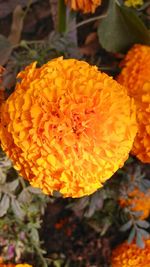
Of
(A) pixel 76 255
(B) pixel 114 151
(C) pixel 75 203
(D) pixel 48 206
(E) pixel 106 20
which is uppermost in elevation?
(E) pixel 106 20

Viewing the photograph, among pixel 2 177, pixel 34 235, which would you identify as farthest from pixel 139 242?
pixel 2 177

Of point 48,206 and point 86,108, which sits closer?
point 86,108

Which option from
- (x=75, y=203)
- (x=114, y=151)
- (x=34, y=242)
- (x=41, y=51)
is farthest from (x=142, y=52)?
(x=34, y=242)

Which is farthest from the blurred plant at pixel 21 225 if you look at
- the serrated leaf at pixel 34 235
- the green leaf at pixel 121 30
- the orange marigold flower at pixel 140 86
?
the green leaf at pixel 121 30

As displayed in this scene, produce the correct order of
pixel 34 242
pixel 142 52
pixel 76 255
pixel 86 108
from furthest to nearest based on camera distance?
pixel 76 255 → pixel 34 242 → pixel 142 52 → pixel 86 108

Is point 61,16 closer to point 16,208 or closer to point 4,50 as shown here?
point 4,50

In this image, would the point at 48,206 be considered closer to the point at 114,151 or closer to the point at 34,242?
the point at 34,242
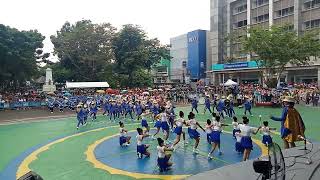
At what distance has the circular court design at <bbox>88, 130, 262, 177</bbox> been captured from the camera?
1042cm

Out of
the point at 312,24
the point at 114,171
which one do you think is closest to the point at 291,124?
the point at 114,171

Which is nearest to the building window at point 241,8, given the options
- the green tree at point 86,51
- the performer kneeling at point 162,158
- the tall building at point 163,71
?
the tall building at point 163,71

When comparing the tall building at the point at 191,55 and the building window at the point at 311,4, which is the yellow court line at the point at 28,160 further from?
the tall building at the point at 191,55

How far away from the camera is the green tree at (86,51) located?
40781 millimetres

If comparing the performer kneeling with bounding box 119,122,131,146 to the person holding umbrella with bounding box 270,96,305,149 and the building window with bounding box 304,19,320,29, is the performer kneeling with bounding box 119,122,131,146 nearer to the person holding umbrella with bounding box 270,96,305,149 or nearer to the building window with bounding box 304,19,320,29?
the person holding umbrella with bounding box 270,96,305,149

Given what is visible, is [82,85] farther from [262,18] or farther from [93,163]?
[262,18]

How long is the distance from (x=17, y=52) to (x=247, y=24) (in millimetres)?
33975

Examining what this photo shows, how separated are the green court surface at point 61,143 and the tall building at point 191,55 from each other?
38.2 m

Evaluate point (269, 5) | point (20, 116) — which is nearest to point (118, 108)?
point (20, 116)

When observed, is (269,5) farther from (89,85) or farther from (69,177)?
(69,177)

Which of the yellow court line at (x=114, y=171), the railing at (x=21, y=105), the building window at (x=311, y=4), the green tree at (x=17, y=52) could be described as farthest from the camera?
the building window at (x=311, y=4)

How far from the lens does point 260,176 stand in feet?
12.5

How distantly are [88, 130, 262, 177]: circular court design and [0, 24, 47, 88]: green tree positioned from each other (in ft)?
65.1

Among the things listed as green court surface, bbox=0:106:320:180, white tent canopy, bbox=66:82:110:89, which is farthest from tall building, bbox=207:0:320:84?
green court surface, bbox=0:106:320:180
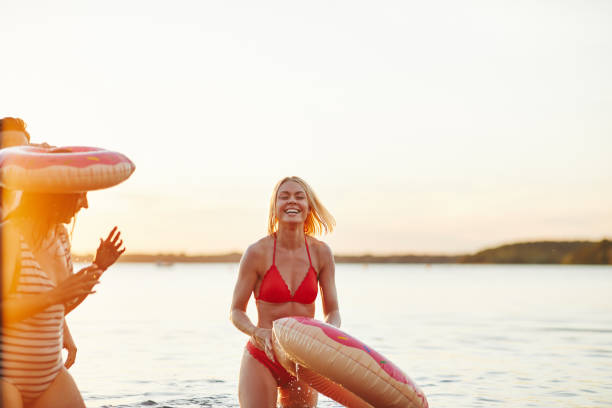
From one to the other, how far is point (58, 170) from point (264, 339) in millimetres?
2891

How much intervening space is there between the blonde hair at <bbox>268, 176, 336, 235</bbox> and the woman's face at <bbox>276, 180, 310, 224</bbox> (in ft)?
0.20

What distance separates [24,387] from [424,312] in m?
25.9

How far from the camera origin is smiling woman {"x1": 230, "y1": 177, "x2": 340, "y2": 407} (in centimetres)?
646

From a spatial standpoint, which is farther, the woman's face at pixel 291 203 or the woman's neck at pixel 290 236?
┄┄┄┄┄┄┄┄┄┄┄┄┄┄┄┄┄┄┄┄
OBJECTIVE = Please output the entries above as a JSON list of strings, one string per line with blank lines skipped, starting at the line containing "Examining what this" and running through the last line of the entries. Leave the pictures out of the list.

RESULT =
[
  "Examining what this photo shows, how separated are the green court surface at point 61,143 and the tall building at point 191,55 from each other?",
  "38.2 m",
  "Evaluate point (269, 5) | point (20, 116) — which is nearest to point (118, 108)?",
  "point (20, 116)",
  "When observed, is (269,5) farther from (89,85) or farther from (69,177)?",
  "(69,177)",
  "Which of the yellow court line at (x=114, y=171), the railing at (x=21, y=105), the building window at (x=311, y=4), the green tree at (x=17, y=52) could be described as farthest from the camera?",
  "the building window at (x=311, y=4)",
  "How far from the lens does point 260,176 stand in feet?",
  "12.5",
  "How distantly are [88, 130, 262, 177]: circular court design and [0, 24, 47, 88]: green tree positioned from each other (in ft)?",
  "65.1",
  "Among the things listed as green court surface, bbox=0:106:320:180, white tent canopy, bbox=66:82:110:89, which is farthest from tall building, bbox=207:0:320:84?",
  "green court surface, bbox=0:106:320:180",
  "From one to the other, how far is point (58, 170) from point (264, 339) in millimetres?",
  "2891",
  "How much intervening space is there between the blonde hair at <bbox>268, 176, 336, 235</bbox> and the woman's face at <bbox>276, 180, 310, 224</bbox> (in ft)?",
  "0.20",
  "What distance separates [24,387] from [424,312] in m?",
  "25.9",
  "How far from the camera origin is smiling woman {\"x1\": 230, \"y1\": 177, \"x2\": 340, \"y2\": 407} (in centimetres)?",
  "646",
  "From a spatial standpoint, which is farther, the woman's face at pixel 291 203 or the woman's neck at pixel 290 236?"
]